In PyTorch’s computation graph, there are only two types of elements: data (tensors) and operations (ops).
Operations include: addition, subtraction, multiplication, division, square root, exponentiation, trigonometric functions, and other differentiable operations.
Data has leaf nodes which are created by user and non-leaf node. The difference is after back propagation, gradient of non-leaf nodes will be released to save memory. If we want to retain non-leaf node gradient, we have to use retain_grad
.
Tensor
Tensor in Pytorch has the following attributes:
- data: stored data
- require_grad: whether need to compute gradient. Self-defined leaf nodes usually default require_grad as False, and non-leaf nodes default as True. Neural network weights default as True.
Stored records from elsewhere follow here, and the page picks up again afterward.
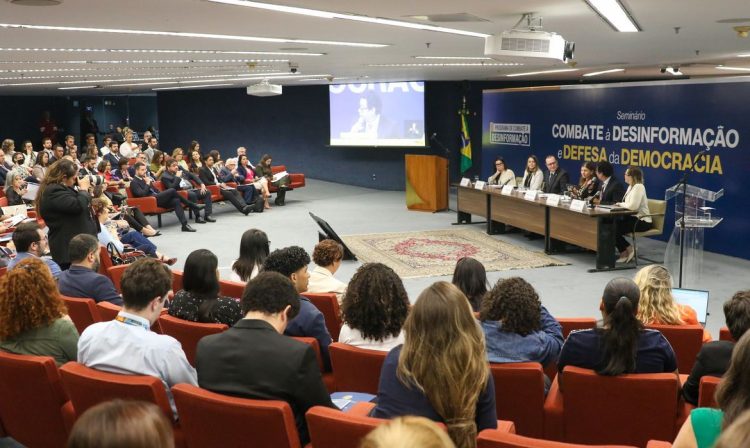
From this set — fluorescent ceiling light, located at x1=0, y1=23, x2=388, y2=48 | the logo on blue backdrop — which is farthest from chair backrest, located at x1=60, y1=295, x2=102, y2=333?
the logo on blue backdrop

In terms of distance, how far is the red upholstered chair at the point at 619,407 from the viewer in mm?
3160

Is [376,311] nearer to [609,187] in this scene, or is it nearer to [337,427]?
[337,427]

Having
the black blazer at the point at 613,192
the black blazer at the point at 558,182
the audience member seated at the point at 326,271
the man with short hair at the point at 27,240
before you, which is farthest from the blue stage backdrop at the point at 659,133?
the man with short hair at the point at 27,240

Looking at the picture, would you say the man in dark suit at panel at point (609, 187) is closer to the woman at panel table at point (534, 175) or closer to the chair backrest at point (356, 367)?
the woman at panel table at point (534, 175)

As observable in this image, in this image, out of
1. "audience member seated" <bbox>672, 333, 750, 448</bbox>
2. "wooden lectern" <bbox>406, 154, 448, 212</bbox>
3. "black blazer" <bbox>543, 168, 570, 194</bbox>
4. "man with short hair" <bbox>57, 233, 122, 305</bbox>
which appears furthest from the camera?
"wooden lectern" <bbox>406, 154, 448, 212</bbox>

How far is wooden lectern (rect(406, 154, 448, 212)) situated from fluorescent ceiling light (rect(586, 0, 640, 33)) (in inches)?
247

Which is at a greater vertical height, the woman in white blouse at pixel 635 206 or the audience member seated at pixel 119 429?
the audience member seated at pixel 119 429

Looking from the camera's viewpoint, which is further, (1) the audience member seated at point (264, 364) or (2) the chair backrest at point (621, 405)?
(2) the chair backrest at point (621, 405)

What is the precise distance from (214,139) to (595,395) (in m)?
21.2

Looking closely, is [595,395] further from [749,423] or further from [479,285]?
[749,423]

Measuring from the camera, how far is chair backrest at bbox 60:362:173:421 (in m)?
2.78

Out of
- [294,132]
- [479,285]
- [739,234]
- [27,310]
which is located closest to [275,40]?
[479,285]

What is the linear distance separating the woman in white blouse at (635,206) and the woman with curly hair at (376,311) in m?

- grad: grad holds the value of gradient. Each time when performing a backward computation, you need to reset (zero out) the gradients from the previous step; otherwise, the gradient values will keep accumulating.
- grad_fn: This is the backward function used to calculate the gradient. Leaf nodes usually have
None
for their grad_fn, and only the result nodes have a valid grad_fn, which indicates the type of gradient function. - is_leaf
Gradient Computation
There are two ways to compute grad in Pytorch.
- Backward(): used to compute grad for leaf node.
- torch.autograd.grad() : Automatic grad computation
Backward
Let’s first take a look at backward()
function. The definition of the backward()
function of the torch.autograd
is as follows
torch.autograd.backward(
tensors,
grad_tensors=None,
retain_graph=None,
create_graph=False,
grad_variables=None
)
Here is the meaning of the parameters here:
tensor: The tensor used for gradient computation. In other words, these two ways are equivalent:
torch.autograd.backward(z) == z.backward()
. grad_tensors: Used when computing gradients for matrices. It is also a tensor, and its shape generally needs to match the shape of the preceding tensor. retain_graph: Normally, after calling backward once, PyTorch will automatically destroy the computation graph. So if you want to call backward on a variable multiple times, you need to set this parameter to True. create_graph: When set to True, it allows the computation of higher-order gradients. grad_variables: According to the official documentation, “grad_variables is deprecated. Use grad_tensors instead.” In other words, this parameter will likely be removed in future versions, so just use grad_tensors.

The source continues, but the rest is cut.